Work instruction: Among the entries below, how many lines include the word "burst"? Reply with only the number.

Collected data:
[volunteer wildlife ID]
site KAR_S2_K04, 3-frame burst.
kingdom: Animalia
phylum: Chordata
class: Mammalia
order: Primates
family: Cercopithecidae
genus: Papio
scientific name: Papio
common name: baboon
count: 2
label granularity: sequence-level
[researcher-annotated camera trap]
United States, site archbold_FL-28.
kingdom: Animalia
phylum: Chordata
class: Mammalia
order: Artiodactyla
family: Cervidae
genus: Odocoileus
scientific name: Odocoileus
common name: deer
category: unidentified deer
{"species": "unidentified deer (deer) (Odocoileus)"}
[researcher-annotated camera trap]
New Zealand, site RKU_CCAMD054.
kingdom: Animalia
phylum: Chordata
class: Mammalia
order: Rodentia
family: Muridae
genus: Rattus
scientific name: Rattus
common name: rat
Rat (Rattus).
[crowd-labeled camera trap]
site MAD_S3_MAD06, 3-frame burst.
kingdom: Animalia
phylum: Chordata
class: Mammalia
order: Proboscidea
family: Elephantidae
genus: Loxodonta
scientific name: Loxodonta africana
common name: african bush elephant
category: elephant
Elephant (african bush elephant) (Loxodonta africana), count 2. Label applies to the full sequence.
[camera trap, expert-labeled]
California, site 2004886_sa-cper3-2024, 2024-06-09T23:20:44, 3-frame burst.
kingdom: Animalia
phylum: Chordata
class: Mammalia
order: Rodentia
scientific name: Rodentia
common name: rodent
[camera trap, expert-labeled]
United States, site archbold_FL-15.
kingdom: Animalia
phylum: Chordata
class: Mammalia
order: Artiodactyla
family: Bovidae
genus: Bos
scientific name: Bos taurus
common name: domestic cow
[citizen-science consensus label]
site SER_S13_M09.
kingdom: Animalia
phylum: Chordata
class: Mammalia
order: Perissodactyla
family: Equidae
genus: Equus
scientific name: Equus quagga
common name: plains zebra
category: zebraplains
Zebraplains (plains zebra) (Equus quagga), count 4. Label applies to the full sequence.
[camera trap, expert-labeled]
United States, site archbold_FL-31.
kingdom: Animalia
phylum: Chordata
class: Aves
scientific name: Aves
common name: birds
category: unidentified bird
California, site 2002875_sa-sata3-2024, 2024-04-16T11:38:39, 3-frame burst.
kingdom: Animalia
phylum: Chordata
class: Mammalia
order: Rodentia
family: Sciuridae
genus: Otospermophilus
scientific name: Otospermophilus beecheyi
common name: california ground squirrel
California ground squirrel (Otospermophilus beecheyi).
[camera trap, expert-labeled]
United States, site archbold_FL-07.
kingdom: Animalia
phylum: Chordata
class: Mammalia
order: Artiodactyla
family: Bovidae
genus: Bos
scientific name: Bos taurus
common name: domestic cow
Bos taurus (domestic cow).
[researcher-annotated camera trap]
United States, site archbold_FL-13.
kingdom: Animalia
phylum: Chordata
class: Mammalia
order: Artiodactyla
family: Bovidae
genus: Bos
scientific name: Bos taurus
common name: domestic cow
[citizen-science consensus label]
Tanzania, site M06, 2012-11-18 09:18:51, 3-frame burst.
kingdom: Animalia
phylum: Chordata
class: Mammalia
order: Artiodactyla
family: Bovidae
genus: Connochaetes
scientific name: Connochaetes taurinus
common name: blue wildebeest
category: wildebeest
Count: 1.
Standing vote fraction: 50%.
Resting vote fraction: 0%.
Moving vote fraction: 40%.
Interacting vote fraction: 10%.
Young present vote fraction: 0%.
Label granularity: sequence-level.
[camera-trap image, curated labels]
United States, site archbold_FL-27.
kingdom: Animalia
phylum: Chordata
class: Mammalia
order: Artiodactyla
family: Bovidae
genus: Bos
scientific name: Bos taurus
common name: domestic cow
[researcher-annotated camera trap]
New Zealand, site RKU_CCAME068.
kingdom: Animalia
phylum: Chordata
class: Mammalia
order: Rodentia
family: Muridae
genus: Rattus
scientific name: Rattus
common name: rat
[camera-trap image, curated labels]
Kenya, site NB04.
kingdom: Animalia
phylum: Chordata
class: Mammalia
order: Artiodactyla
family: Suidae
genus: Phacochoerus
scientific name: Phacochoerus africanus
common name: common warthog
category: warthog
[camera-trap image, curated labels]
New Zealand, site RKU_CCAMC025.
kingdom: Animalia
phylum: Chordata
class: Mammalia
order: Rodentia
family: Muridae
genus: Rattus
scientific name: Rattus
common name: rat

Exercise output: 5